# Orange Beach recommendations



## Kingfish750 (Apr 5, 2010)

Going to be in OB next weekend with the bay boat, and plan to fight the crowds for snapper but I'm looking for some inshore help in case the weather is bad. It's snapper season so I'm sure it will be blowing. Hoping to put my wife on some fish. I usually fish for trout and reds in MS or LA marsh, but have no inshore experience in OB area. Thanks in advance.


----------



## Five Prongs Of Fury (Apr 15, 2008)

My first choice would be Little Lagoon for trout. Red fishing is decent at the right time of the year in there also. There are a couple of inshore reefs within running distance that may be holding some white trout now. The massive amount of rain we've had in the last month has taken a toll.


----------



## Chris V (Oct 18, 2007)

The trout and redfish bite has been very good and the flounder fishing finally picked up in the last two weeks. We are getting most of our reds and bigger trout near Perdido pass but there are plenty of other places to get in on some good trout action without dealing with the crowds around the pass. How familiar are you with the OB area? Is there a chance you could stop by our store on canal rd with a chart?


----------



## badonskybuccaneers (Aug 19, 2013)

Need to see Chris at SAMs for sure. On canal rd toward bear pt. 
We like fishing some of the grass areas in the AM and afternoons, inshore reefs during the day (although last time they were not producing), and the rocks at the pass. We have also been known to run down the ICW to Oyster Bay, Bon Secour Bay, Ft Morgan- some platforms, marsh, and oyster bars there for drum, trout and flounder. Hopefully soon the triple tail will be showing up too.

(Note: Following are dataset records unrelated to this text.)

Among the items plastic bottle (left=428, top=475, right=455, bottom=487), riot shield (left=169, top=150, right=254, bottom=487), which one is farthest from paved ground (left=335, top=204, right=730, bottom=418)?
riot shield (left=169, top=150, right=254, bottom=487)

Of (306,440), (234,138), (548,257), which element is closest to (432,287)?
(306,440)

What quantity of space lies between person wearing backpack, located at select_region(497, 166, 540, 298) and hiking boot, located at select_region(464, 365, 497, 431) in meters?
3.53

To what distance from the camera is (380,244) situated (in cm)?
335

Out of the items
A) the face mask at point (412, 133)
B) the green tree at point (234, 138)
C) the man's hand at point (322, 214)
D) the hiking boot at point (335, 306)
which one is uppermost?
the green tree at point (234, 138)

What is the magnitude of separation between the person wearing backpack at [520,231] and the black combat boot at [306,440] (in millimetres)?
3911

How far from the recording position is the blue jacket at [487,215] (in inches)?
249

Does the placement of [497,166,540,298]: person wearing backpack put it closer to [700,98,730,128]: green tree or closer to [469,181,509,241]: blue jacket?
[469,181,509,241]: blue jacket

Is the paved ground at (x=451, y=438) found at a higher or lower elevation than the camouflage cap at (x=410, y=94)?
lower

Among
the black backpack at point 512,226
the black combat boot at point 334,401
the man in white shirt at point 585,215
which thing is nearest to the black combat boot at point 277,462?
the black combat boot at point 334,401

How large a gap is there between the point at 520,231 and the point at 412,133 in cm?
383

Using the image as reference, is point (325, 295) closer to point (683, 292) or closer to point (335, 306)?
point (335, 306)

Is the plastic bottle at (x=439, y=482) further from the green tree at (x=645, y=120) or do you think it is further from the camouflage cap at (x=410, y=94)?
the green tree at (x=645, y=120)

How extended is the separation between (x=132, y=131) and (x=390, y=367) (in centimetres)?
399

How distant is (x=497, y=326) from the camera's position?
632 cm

Hey Chris- told you I'd get that Quantum Smoke if I had to wait too long for that repair  sweet reel! Finally got one of my own now! But, still let me know when my Catalyst comes back from the shop.


----------



## Kingfish750 (Apr 5, 2010)

Thanks for the help guys.

Chris, I'm staying in Walker Key, right across the street from you. I will stop in Thursday afternoon when I get in town.


----------



## Chris V (Oct 18, 2007)

I'll be here all evening Thursday


----------



## davidjimm (May 22, 2014)

*Any help*

Hey Chris.

I'll be staying on Perdido Pass, fishing Perdido Bay this coming weekend.

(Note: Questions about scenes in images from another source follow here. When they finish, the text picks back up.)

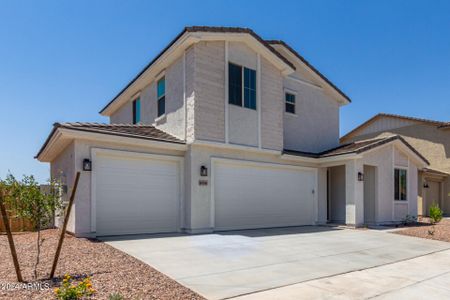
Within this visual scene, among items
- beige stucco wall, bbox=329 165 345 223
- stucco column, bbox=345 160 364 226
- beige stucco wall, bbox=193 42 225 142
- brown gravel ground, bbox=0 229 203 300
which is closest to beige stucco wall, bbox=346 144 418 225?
stucco column, bbox=345 160 364 226

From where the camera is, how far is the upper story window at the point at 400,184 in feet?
51.4

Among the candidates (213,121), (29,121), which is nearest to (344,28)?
(213,121)

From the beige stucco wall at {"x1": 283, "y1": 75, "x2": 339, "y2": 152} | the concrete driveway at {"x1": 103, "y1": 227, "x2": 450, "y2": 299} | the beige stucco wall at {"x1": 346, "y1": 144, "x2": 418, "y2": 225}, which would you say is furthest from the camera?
the beige stucco wall at {"x1": 283, "y1": 75, "x2": 339, "y2": 152}

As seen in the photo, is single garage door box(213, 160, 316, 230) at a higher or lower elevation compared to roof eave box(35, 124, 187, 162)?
lower

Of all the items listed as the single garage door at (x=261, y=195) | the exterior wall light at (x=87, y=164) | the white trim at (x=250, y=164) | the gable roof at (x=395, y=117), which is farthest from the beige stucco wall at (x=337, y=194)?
the gable roof at (x=395, y=117)

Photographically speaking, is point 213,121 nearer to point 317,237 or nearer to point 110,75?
point 317,237

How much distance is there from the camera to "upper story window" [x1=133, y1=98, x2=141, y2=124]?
16230 mm

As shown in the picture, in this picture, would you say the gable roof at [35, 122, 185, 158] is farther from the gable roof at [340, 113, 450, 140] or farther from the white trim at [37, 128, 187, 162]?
the gable roof at [340, 113, 450, 140]

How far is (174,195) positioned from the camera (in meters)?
11.3

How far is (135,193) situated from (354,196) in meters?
8.93

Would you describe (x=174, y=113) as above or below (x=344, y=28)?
below

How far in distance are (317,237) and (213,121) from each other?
535 cm

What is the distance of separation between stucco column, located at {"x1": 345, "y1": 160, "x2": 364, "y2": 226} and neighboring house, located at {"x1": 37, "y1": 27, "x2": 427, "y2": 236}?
4 centimetres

Can I stop by your store with a chart?

Do you have live bait (shrimp, bull minnows)?

Thanks!


----------



## badonskybuccaneers (Aug 19, 2013)

davidjimm said:


> Hey Chris.
> 
> I'll be staying on Perdido Pass, fishing Perdido Bay this coming weekend.
> 
> ...


 
Just a quick reply as Chris is off today and may be out on the water. They currently don't have live bait, and I'm sure if you stop by with a chart, he'll help point you into the right direction.... His usual work days are Wed thru Sun, and usually gets in after lunch (about 1PM I believe).
Hope this was helpful.


----------



## davidjimm (May 22, 2014)

*Thanks!*

I appreciate the quick answer. Do you have any idea who might have some Friday late afternoon when I come in? Might they have some by then?


----------



## hjorgan (Sep 30, 2007)

Go Fish in front of Zekes Marina may have live bait. It's hit or miss. They have a "Live Bait" sign, if it's off they are out.

Top Gunn in the Winn Dixie shopping center usually has shrimp, bull minnows, and crabs in sheapshead season.

Greys Bait and Tackle in the Winn Dixie Shopping center (Perdido Fl) also is a good bet.

I've found when one store is out, the all usually are.


----------



## badonskybuccaneers (Aug 19, 2013)

hjorgan said:


> Go Fish in front of Zekes Marina may have live bait. It's hit or miss. They have a "Live Bait" sign, if it's off they are out.
> 
> Top Gunn in the Winn Dixie shopping center usually has shrimp, bull minnows, and crabs in sheapshead season.
> 
> ...


...and J&M Tackle on Canal rd in Orange Beach


----------